5 Jan 2024 | Alex Gu*, Baptiste Rozière, Hugh Leather, Armando Solar-Lezama, Gabriel Synnaeve, Sida I. Wang
CRUXEval is a benchmark for evaluating code reasoning, understanding, and execution capabilities of language models. It consists of 800 Python functions, each with an input-output pair, and includes two tasks: output prediction (CRUXEval-O) and input prediction (CRUXEval-I). The benchmark was created using a three-step process: generating functions and inputs, filtering for simplicity and solvability, and selecting 800 samples. The benchmark evaluates the ability of models to predict code execution outcomes and to reason about code behavior.
The benchmark was evaluated on 20 code models, including GPT-4, Code Llama 34B, and several open-source models. GPT-4 achieved a pass@1 of 75% on input prediction and 81% on output prediction, while Code Llama 34B achieved 50% and 46%, respectively. The results show a significant gap between open-source and closed-source models. The best models still struggle with the benchmark, indicating that code reasoning and execution capabilities are not fully mastered by current models.

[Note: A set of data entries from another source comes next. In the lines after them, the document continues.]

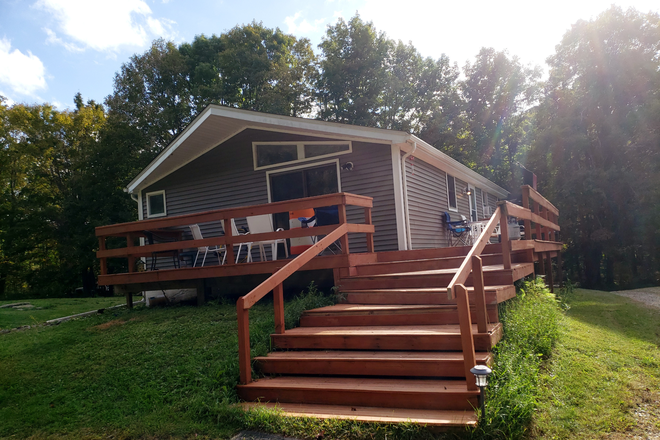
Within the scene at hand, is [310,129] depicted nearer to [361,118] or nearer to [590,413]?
[590,413]

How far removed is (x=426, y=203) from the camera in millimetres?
8758

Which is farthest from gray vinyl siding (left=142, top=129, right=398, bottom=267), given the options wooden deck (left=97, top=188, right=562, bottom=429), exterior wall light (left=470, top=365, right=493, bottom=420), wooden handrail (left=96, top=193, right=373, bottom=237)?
exterior wall light (left=470, top=365, right=493, bottom=420)

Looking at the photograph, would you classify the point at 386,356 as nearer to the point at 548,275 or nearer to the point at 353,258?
the point at 353,258

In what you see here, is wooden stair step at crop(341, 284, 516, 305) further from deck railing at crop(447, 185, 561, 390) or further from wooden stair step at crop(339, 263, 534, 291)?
deck railing at crop(447, 185, 561, 390)

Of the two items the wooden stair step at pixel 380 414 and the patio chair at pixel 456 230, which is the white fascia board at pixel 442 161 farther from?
the wooden stair step at pixel 380 414

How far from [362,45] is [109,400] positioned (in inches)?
883

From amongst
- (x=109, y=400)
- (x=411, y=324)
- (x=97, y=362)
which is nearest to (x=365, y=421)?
(x=411, y=324)

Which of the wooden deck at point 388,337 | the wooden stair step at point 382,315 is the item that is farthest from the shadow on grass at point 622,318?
the wooden stair step at point 382,315

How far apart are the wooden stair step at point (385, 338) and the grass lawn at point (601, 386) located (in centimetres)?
63

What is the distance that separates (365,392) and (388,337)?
27.6 inches

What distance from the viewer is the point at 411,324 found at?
4238mm

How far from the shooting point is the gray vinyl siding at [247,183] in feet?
25.1

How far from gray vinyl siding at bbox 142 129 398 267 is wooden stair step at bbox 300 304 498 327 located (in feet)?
9.79

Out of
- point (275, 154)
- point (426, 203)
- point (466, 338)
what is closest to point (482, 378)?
point (466, 338)
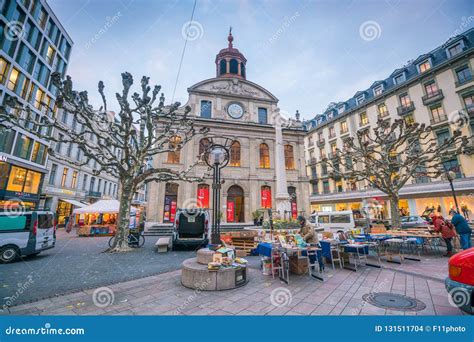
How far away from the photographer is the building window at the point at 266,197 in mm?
22469

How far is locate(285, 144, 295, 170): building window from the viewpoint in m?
24.4

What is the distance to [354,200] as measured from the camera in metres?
29.9

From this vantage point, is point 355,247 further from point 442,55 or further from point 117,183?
point 117,183

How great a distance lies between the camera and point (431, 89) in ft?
78.2

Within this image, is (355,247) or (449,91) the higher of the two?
(449,91)

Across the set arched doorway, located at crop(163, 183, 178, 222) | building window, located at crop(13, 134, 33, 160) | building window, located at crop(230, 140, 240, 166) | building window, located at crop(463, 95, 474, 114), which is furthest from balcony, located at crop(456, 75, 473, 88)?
building window, located at crop(13, 134, 33, 160)


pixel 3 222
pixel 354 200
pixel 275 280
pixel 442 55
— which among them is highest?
pixel 442 55

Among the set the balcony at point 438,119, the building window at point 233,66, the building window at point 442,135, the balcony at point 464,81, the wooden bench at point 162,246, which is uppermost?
the building window at point 233,66

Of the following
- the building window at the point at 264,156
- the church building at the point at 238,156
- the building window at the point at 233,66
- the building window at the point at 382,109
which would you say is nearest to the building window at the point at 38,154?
the church building at the point at 238,156

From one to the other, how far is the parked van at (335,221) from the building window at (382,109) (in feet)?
61.6

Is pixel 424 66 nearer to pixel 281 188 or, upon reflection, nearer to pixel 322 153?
pixel 322 153

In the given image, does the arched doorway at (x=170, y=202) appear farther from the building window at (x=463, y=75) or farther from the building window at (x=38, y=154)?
the building window at (x=463, y=75)


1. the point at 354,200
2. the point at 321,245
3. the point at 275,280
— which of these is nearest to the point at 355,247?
the point at 321,245

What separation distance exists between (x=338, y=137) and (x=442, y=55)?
48.1 ft
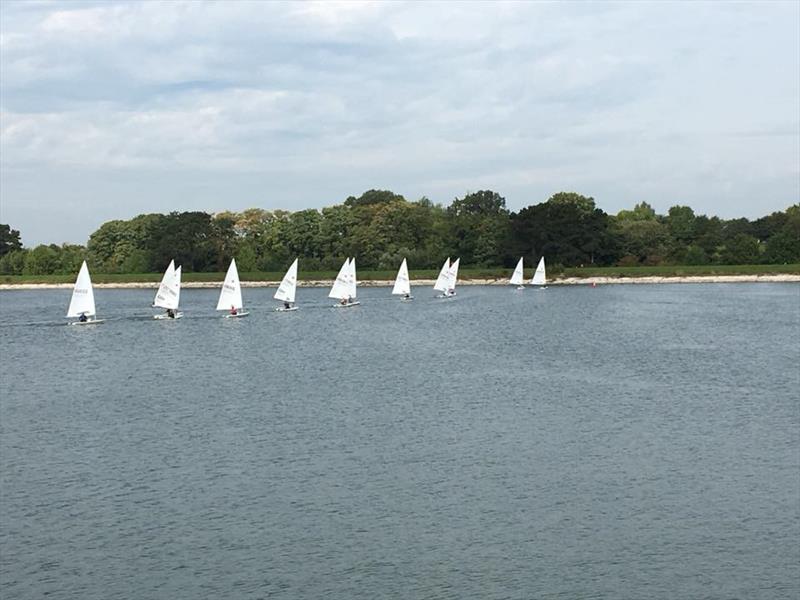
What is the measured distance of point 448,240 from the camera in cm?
17750

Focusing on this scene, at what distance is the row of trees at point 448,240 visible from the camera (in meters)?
167

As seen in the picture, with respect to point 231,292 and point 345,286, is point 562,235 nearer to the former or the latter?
point 345,286

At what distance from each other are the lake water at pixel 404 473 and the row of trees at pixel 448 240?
98.8m

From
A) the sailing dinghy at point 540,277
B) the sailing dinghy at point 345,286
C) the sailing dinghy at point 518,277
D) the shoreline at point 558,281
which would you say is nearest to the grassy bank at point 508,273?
the shoreline at point 558,281

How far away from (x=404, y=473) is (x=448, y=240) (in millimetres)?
144995

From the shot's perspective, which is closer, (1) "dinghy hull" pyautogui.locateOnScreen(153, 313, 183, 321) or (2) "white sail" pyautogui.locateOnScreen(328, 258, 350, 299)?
(1) "dinghy hull" pyautogui.locateOnScreen(153, 313, 183, 321)

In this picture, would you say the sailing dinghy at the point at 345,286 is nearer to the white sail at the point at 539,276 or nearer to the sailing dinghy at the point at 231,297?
the sailing dinghy at the point at 231,297

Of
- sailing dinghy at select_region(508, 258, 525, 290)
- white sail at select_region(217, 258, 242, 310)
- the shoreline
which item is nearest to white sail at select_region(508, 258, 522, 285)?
sailing dinghy at select_region(508, 258, 525, 290)

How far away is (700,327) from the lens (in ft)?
279

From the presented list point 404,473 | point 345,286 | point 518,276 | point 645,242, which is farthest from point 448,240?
point 404,473

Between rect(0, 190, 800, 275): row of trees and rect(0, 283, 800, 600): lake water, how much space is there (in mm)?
98782

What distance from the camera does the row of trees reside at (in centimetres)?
16738

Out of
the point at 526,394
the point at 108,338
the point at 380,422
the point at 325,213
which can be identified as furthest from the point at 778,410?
the point at 325,213

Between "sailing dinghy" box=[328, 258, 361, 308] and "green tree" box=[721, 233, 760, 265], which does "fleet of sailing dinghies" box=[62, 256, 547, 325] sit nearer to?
"sailing dinghy" box=[328, 258, 361, 308]
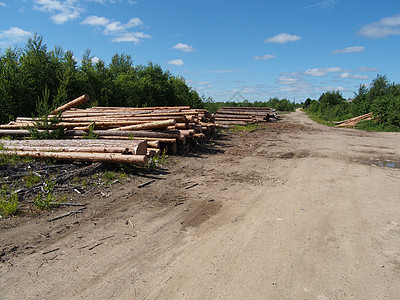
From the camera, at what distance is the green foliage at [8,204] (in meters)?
4.38

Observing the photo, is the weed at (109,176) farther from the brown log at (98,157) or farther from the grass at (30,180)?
the grass at (30,180)

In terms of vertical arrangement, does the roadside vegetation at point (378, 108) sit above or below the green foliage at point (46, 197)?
above

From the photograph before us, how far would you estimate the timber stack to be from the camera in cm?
691

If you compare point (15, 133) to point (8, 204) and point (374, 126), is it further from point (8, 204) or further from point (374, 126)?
point (374, 126)

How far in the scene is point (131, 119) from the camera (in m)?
Answer: 10.3

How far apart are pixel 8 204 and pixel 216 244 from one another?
3468mm

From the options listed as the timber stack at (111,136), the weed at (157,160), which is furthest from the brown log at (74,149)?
the weed at (157,160)

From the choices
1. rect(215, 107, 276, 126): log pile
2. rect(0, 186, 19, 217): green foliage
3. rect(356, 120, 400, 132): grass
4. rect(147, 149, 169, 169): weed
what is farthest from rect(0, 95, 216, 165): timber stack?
rect(356, 120, 400, 132): grass

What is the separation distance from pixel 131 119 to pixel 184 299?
8.37 meters

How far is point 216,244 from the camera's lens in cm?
379

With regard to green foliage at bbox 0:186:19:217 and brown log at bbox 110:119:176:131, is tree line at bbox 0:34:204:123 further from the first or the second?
green foliage at bbox 0:186:19:217

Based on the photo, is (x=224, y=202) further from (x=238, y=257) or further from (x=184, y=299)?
(x=184, y=299)

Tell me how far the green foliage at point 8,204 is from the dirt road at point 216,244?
366 mm

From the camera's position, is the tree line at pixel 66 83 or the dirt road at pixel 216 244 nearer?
the dirt road at pixel 216 244
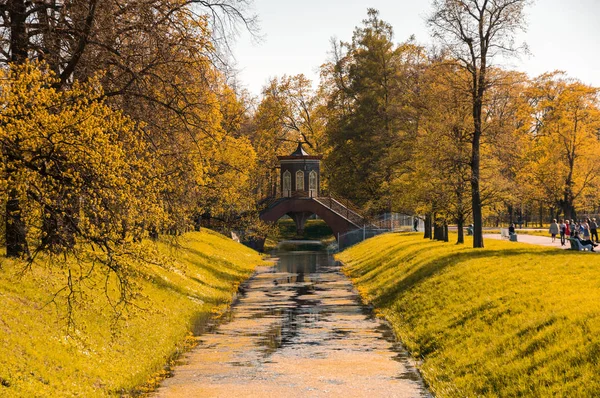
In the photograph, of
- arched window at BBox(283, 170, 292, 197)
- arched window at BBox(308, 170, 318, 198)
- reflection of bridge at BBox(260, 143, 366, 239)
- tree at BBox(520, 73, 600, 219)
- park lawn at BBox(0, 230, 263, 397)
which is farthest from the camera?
arched window at BBox(283, 170, 292, 197)

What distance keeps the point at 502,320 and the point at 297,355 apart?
603 centimetres

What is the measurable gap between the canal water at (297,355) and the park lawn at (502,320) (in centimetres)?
92

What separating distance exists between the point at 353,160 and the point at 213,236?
66.9 ft

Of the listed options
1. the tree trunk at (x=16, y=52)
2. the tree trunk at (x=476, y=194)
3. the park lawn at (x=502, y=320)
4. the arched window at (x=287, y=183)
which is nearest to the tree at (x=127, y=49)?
the tree trunk at (x=16, y=52)

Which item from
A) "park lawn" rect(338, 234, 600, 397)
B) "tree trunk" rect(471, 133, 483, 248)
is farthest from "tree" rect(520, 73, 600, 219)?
"park lawn" rect(338, 234, 600, 397)

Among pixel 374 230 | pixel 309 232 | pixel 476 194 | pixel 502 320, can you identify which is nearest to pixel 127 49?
pixel 502 320

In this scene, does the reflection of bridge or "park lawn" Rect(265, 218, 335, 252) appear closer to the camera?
the reflection of bridge

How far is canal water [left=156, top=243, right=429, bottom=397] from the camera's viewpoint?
17.5 m

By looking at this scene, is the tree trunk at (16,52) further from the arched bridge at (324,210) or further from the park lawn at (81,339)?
the arched bridge at (324,210)

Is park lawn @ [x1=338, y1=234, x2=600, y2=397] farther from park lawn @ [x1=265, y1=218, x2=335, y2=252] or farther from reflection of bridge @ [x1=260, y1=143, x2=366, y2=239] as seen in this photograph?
park lawn @ [x1=265, y1=218, x2=335, y2=252]

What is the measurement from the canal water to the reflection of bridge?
3725cm

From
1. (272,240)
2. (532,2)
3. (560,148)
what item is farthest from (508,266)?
(272,240)

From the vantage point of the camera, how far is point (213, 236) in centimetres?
6056

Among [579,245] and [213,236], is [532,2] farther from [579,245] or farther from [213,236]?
[213,236]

The benchmark highlights the importance of evaluating code understanding and execution beyond code generation. It also shows that simple techniques like chain-of-thought (CoT) and fine-tuning can improve performance but are not sufficient to solve the benchmark. The benchmark provides insights into the capabilities of code models and the challenges they face in reasoning about code execution. It also reveals that even advanced models like GPT-4 have consistent failures on simple programs, indicating areas for improvement. The benchmark is a valuable tool for evaluating and improving code reasoning and execution capabilities of language models.CRUXEval is a benchmark for evaluating code reasoning, understanding, and execution capabilities of language models. It consists of 800 Python functions, each with an input-output pair, and includes two tasks: output prediction (CRUXEval-O) and input prediction (CRUXEval-I). The benchmark was created using a three-step process: generating functions and inputs, filtering for simplicity and solvability, and selecting 800 samples. The benchmark evaluates the ability of models to predict code execution outcomes and to reason about code behavior.
The benchmark was evaluated on 20 code models, including GPT-4, Code Llama 34B, and several open-source models. GPT-4 achieved a pass@1 of 75% on input prediction and 81% on output prediction, while Code Llama 34B achieved 50% and 46%, respectively. The results show a significant gap between open-source and closed-source models. The best models still struggle with the benchmark, indicating that code reasoning and execution capabilities are not fully mastered by current models.
The benchmark highlights the importance of evaluating code understanding and execution beyond code generation. It also shows that simple techniques like chain-of-thought (CoT) and fine-tuning can improve performance but are not sufficient to solve the benchmark. The benchmark provides insights into the capabilities of code models and the challenges they face in reasoning about code execution. It also reveals that even advanced models like GPT-4 have consistent failures on simple programs, indicating areas for improvement. The benchmark is a valuable tool for evaluating and improving code reasoning and execution capabilities of language models.